> Provided material
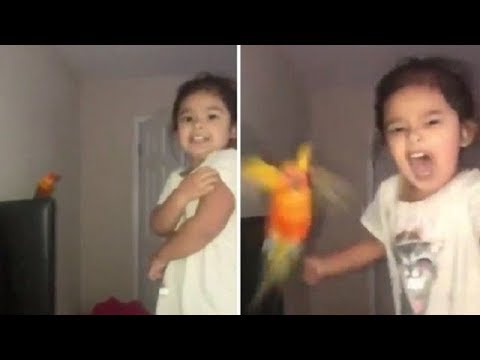 Kobi - Kobi's LOL Moment: A Girl Trained Her Bird To Attack Whomever She Wants!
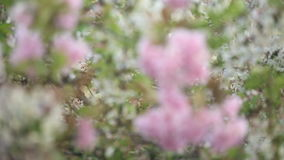 Blooming tree branches waving in the wind. In spring stock video footage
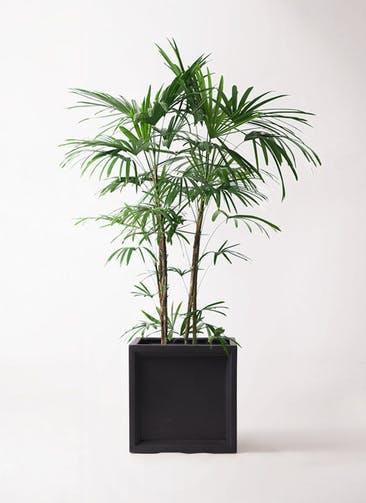 観葉植物 シュロチク(棕櫚竹) 10号 ブリティッシュキューブ 付き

> Problem details
Everything in the listing must be copied exactly except the pictures.

> Written reply
 Kobi - Kobi's LOL Moment: A Girl Trained Her Bird To Attack Whomever She Wants!
 Blooming tree branches waving in the wind. In spring stock video footage
 観葉植物 シュロチク(棕櫚竹) 10号 ブリティッシュキューブ 付き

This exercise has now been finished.